1667: A Poem | Robert Hass

Mar 07, 2013 23:30

"A Poem"
Robert Hass

"You would think God would relent," the American poet Richard
Eberhardt wrote during World War II, "listening to the fury of
aerial bombardment." Of course, God is not the cause of aerial
bombardment. During the Vietnam War, the United States hired the
RAND Corporation to conduct a study of the effects in the peasant
villages of Vietnam of their policy of saturation bombing of the
countryside. That policy had at least two purposes: to defoliate the
tropical forests as a way of locating the enemy and to kill the enemy if
he happened to be in the way of the concussion bombs or the napalm
or the firebombs. The RAND Corporation sent a young scholar named
Leon Goure to Vietnam. His study was rushed by the Air Force which
was impatient for results, but he was able to conduct interviews
through interpreters with farmers in the Mekong Delta and the
mountainous hillside farm regions around Hue.
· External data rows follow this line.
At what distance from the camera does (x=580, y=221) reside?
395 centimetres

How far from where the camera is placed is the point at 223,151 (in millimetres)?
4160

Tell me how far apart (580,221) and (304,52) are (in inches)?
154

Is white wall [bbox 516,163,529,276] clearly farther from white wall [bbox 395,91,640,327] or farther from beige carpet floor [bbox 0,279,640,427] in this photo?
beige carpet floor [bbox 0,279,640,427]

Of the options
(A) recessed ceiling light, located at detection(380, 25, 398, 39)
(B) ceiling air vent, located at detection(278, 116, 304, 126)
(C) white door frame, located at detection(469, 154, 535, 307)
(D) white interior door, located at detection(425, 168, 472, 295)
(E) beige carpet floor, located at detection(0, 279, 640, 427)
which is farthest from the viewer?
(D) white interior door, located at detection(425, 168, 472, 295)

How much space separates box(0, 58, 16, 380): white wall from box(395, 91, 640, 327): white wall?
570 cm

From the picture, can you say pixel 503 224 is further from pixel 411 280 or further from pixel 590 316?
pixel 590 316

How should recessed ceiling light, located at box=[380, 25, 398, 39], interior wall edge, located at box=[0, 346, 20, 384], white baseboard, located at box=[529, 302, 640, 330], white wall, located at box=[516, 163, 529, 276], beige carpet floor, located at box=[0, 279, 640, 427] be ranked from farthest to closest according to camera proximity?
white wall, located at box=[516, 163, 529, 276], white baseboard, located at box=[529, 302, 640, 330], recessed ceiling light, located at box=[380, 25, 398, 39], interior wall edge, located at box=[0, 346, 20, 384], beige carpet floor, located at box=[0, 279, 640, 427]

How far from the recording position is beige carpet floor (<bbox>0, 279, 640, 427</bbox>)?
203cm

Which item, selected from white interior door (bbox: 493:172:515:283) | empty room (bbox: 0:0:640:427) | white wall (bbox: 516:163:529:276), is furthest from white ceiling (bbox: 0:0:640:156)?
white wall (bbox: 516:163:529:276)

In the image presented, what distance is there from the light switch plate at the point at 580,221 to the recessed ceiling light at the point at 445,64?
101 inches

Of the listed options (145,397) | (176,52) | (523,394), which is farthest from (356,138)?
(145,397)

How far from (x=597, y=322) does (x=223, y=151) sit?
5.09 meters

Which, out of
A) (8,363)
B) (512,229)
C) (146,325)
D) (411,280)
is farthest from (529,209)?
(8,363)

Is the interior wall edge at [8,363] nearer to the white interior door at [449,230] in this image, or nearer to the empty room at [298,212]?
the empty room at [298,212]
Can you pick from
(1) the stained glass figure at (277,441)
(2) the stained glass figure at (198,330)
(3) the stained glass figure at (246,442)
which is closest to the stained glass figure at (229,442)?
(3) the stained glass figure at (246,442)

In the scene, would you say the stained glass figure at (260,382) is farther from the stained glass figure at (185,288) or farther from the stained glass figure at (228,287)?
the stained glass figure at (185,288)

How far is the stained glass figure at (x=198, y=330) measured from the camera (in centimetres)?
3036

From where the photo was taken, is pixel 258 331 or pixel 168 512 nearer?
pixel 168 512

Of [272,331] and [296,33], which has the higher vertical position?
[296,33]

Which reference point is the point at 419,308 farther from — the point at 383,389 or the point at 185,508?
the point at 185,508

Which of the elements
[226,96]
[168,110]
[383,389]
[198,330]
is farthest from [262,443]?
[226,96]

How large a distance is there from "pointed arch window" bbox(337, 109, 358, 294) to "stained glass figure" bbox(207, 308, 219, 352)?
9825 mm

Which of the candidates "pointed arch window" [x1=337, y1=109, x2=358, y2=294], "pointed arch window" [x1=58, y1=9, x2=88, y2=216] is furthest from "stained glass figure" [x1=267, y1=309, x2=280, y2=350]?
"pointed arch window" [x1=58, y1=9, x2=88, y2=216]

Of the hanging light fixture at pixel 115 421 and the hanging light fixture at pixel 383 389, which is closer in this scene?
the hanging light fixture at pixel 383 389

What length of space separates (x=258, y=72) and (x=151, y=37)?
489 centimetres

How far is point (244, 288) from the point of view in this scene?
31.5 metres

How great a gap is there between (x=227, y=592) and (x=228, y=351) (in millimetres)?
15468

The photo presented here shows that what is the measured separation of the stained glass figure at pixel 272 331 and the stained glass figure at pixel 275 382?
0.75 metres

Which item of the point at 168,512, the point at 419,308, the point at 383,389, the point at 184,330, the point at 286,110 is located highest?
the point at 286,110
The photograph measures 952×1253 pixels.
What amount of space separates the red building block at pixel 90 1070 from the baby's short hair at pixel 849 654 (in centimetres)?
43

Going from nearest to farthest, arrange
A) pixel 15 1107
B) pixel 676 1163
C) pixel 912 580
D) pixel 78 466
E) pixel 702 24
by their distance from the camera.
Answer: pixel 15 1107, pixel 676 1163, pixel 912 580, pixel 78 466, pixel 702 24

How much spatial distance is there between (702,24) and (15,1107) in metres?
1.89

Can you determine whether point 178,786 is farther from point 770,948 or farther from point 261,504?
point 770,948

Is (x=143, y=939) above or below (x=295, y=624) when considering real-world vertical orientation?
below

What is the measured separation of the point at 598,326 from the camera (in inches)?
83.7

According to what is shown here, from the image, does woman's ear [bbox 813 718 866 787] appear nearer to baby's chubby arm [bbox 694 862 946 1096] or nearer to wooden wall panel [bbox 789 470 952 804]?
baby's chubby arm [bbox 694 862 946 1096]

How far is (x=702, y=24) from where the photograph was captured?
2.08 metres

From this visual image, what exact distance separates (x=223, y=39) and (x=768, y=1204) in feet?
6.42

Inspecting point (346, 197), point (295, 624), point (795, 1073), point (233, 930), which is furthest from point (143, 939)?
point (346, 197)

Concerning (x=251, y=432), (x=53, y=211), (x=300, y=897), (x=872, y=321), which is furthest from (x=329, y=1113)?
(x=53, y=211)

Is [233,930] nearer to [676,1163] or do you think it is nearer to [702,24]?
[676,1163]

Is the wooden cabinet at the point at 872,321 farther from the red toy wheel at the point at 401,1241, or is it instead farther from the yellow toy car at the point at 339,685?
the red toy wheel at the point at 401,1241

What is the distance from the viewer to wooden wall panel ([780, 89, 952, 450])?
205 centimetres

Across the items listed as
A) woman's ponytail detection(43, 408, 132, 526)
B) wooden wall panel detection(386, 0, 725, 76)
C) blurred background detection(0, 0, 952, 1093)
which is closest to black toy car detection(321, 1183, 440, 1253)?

He concluded that the
incidental damage to civilian lives was very considerable and that the
villagers were angry and afraid, but he also found that they blamed the
Viet Cong--the insurrectionist army the U.S. was fighting--and not
the United States for their troubles, because they thought of the Viet
Cong as their legitimate government and felt it wasn't protecting them.
Seeing that the bombing was alienating the peasantry from the enemy
Vietnamese, Robert McNamara, the secretary of defense, General
William Westmoreland, the commander in charge of prosecuting the
war, and Lyndon Johnson, the president of the United States, ordered
an intensification of the bombing. In the end, there were more bombs
dropped on the villages and forests of South Vietnam than were
dropped in all of World War II. The estimated Vietnamese casualties
during the war is two million. It was a war whose principal strategy
was terror. More Iraqi citizens have now been incidental casualties of
the conduct of the war in Iraq than were killed by Arab terrorists in
the destruction of the World Trade Center. In the first twenty years
of the twentieth century 90 percent of war deaths were the deaths of
combatants. In the last twenty years of the twentieth century 90 percent
of war deaths were deaths of civilians. There are imaginable responses
to these facts. The nations of the world could stop setting an example
for suicide bombers. They could abolish the use of land mines. They
could abolish the use of aerial bombardment in warfare. You would
think men would relent.

Da begruben wir die Sonne/Es war eine unendliche Sonnenfinsternis
(And then we buried the sun --/it was an endless eclipse of the sun.)